There is much joy and celebration in Nova Scotia this evening following a Canadian government announcement the Halifax-based Irving Shipbuilding yard will build $25 billion worth of combat vessels for the Royal Canadian Navy. A Vancouver yard will construct another $8 billion worth of vessels for the Canadian Coast Guard under the same award.


----------



## lakercapt (Jul 19, 2005)

Good to see that there was not political interference with the awarding of the contracts.
Will wait and see what the loser (Davie in Quebec) has to say about being left out!!!!
Be interesting.


----------



## JoK (Nov 12, 2006)

'bout time we had new ships being built. 
The newest ships for the Navy were built in the 80s and the newest CCG ship is the Henry Larsen which was built in the late '80s.

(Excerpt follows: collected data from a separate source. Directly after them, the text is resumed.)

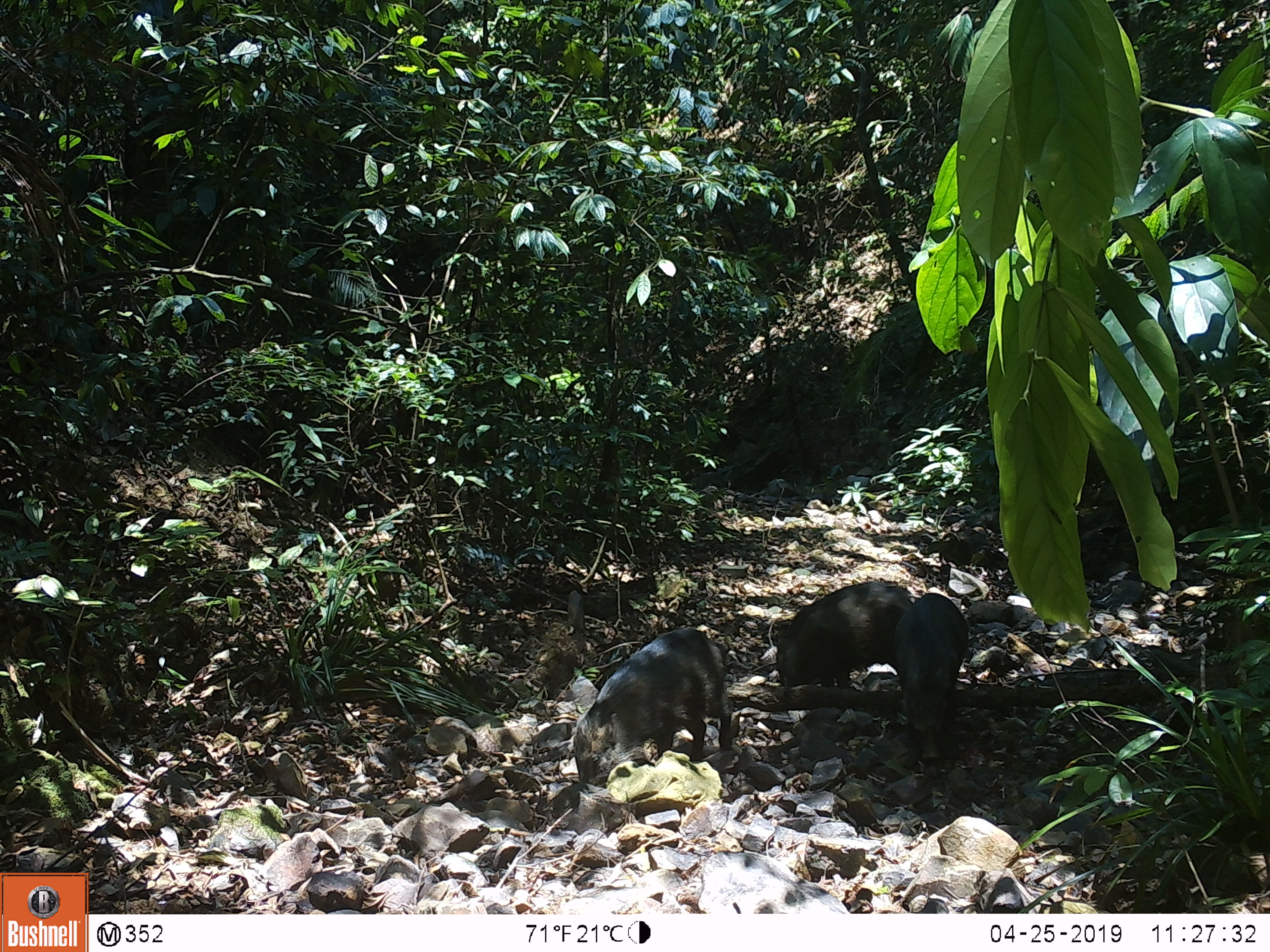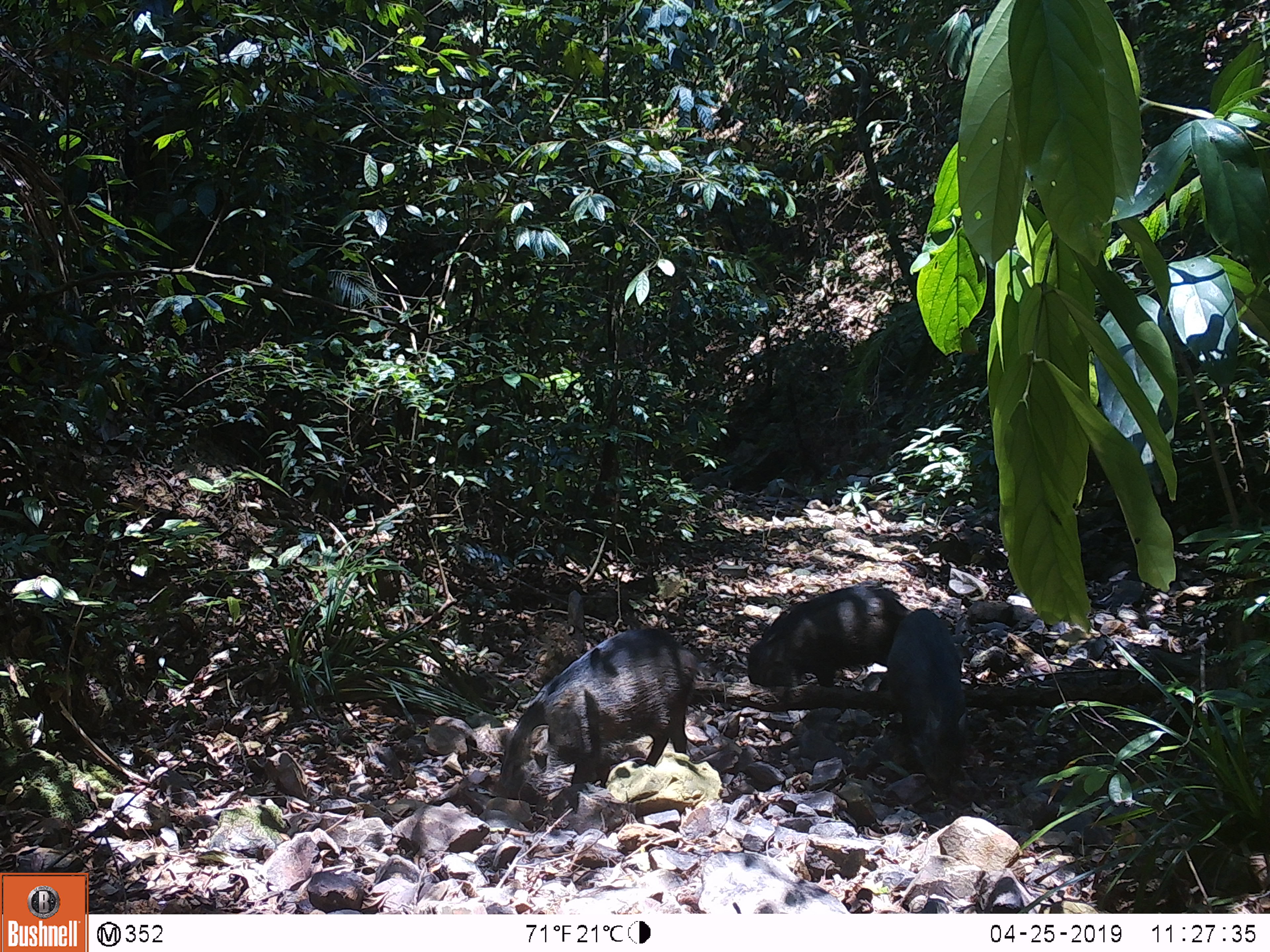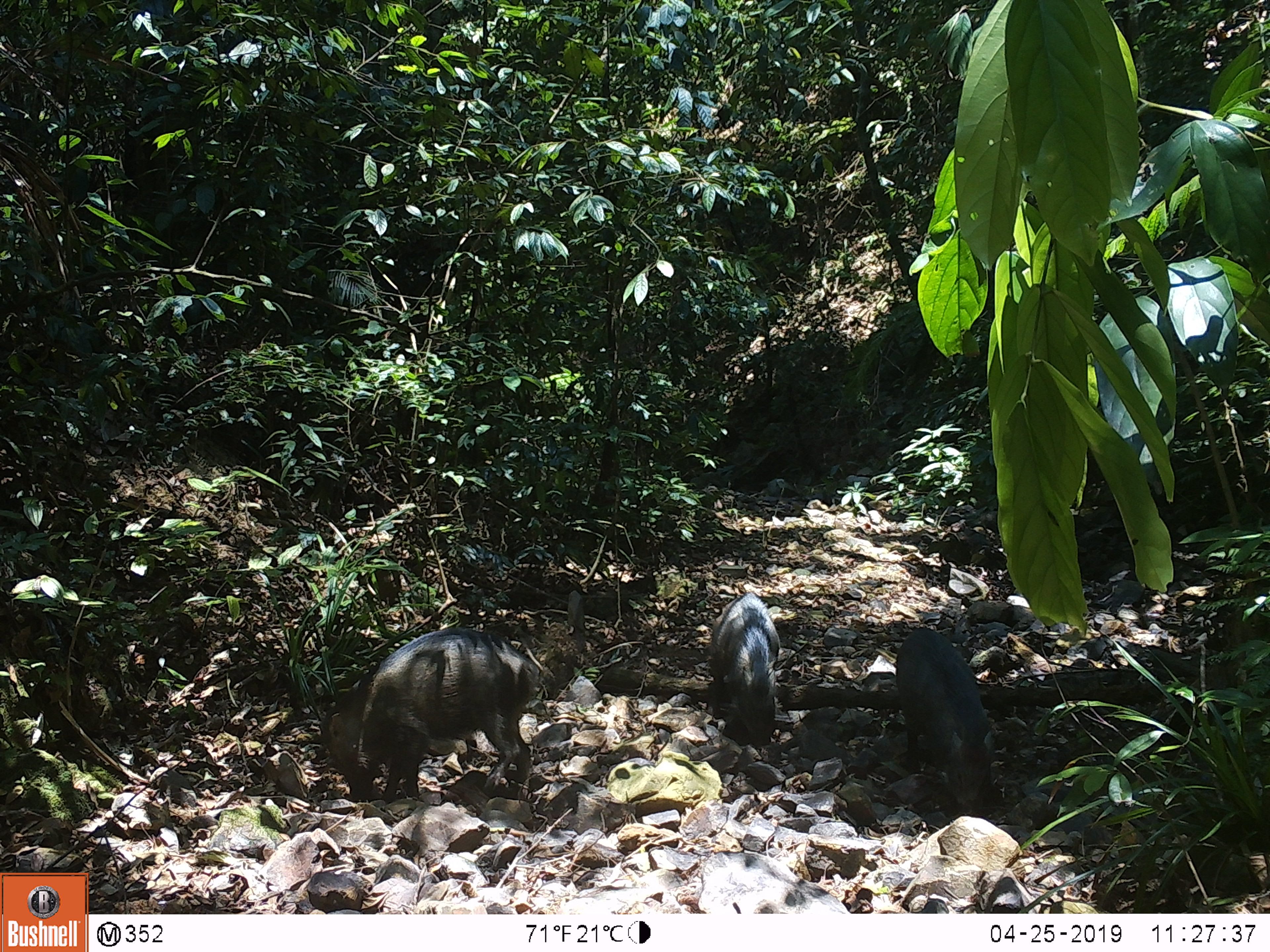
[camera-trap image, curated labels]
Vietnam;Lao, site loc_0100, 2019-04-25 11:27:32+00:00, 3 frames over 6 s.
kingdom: Animalia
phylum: Chordata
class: Mammalia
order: Artiodactyla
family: Suidae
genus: Sus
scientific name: Sus scrofa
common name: eurasian wild pig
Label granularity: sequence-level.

The oldest ship is almost 50 years old.
It is a boom time which has been a long time coming and very exciting.


----------



## Derek Roger (Feb 19, 2005)

Davie will not be left out as there is still another 2 Billion of other vessels ( non combat and non coast guard ) in the programme that the so called losing yard will benefit from .
The first contract will be to replace the Canadian destroyers with Arctic class patrol vessels which will be built in Halifax .


----------



## Derek Roger (Feb 19, 2005)

JoK said:


> 'bout time we had new ships being built.
> The newest ships for the Navy were built in the 80s and the newest CCG ship is the Henry Larsen which was built in the late '80s. The oldest ship is almost 50 years old.
> It is a boom time which has been a long time coming and very exciting.


I guess its back to BC for you Jo ? Derek


----------



## Satanic Mechanic (Feb 23, 2009)

Big congratulations all round, always good to see yards getting work(Applause)

Can you do flame line bending yet (Shell E class anyone)(*))


----------